Friday, September 7, 2007

rondom variabiliteit (rondom tien 3)

Eerder schreef ik:
verlies variabiliteit
Het denken over variabiliteit kan weleens de veroorzaker zijn van de afnemende innovativiteit. Immers, mensen zijn geen luciferhoutjes die je door tests in verschillende dozen (opleidingsrichtingen) stopt en vervolgens tot standaard product afwerkt. Wat je ziet is dat creativiteit het eerste slachtoffer is als de groep nadruk legt op samen en hetzelfde doen. Dit is fnuikend voor creatieve kinderen, die eerst jarenlang op de basisschool negatieve oordelen krijgen als ze creatief spreken, denken, handelen, tekenen, schilderen, zingen en wat ik hier vergeet. De drang naar standaarden knijpt het inovatieve fijn en snijdt het desnoods eraf door middel van invulboeken, copieercrea, juiste antwoorden, expressieloze beweging. Misschien mag uw kind naar een school en is er überhaupt een school beschikbaar waar de creativiteit wel ruimte krijgt, om dan te ontdekken dat het op het middelbaar onderwijs alsnog gekortwiekt wordt, want alleen als je de juiste reproduceervaardigheden hebt, mag je doorstromen. Anders mag je afstromen (waar je eveneens uitglijdt). Innovatie kunnen we wel vergeten. Ik overweeg naar een land te verhuizen waar ze het woord standaard nog niet kennen, geen parameters, geen invulboeken.

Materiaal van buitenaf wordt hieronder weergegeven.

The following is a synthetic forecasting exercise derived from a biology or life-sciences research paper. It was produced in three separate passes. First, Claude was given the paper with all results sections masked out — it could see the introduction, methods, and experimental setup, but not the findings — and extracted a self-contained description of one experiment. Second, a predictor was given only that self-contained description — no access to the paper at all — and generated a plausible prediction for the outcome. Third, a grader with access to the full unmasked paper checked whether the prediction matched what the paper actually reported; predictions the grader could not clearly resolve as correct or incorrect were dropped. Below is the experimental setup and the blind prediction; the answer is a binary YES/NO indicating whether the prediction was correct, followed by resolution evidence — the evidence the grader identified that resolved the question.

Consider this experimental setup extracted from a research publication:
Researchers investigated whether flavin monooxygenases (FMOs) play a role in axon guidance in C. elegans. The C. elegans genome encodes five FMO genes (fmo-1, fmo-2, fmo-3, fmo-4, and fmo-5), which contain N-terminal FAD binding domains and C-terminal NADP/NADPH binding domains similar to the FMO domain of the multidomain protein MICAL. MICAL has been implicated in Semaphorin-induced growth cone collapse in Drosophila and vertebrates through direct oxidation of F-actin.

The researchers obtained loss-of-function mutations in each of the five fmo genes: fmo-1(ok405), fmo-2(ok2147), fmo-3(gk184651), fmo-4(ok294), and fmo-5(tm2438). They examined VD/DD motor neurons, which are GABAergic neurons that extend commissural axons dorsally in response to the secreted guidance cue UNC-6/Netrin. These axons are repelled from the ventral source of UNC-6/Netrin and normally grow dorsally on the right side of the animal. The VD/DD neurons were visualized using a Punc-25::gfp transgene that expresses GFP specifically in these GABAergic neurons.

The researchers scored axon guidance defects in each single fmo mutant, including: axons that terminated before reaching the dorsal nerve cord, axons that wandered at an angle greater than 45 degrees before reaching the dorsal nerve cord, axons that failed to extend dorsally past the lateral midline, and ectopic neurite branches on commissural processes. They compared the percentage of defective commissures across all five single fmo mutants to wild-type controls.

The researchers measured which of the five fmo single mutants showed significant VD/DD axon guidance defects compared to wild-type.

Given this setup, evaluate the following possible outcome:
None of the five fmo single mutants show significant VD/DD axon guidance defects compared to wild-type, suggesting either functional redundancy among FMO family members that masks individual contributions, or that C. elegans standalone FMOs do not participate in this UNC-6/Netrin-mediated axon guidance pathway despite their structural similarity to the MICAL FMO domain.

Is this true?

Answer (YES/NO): NO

nadruk op het goede van verschillen
Als de weg door een stroomversnelling gaat, houd dan uw hoofd
koel. Adem niet inhouden, maar gewoon doorgaan. Desnoods met aandacht erop letten. De weg door een stroomversnelling is verandering van vorm. Welke school is nu het beste? Toch maar bijzonder onderwijs, montessori, jenaplan of toch maar gewoon openbaar en klassikaal?Welke vorm, als ik luister naar het verhaal van een jenaplan school, is het niet hetzelfde als bij een andere jenaplan school. De een legt nadruk op verschillen tussen mensen ~ de ander op de groep. Ik zoek nu naar verschil-acceptatie, variabilliteit. Waar mag er variabiliteit zijn?

Er is dus geen standaard onderwijzer, en er is geen standaard leerling. Waarom werken we dan met methodes en toetsen die wel doen alsof dat zo is? Is dat niet vragen om problemen? wrijvingen? conflicten?Is onderwijs niet meer een kunst-atelier dan een fabriek? Zijn de leerlingen die eruit komen niet meer zoals kunstwerken dan zoals standaardproducten?Moeten we nu juist niet de variabiliteit gaan accepteren, waarderen en misschien bij de kunstacademie gaan kijken naar hoe er beoordeeld wordt in plaats van bij de afdeling management van een fabriek?Maar goed. Hoe beoordeel je dat wat de leerkracht niet kent? Hoe kun je daar een oplossing voor vinden?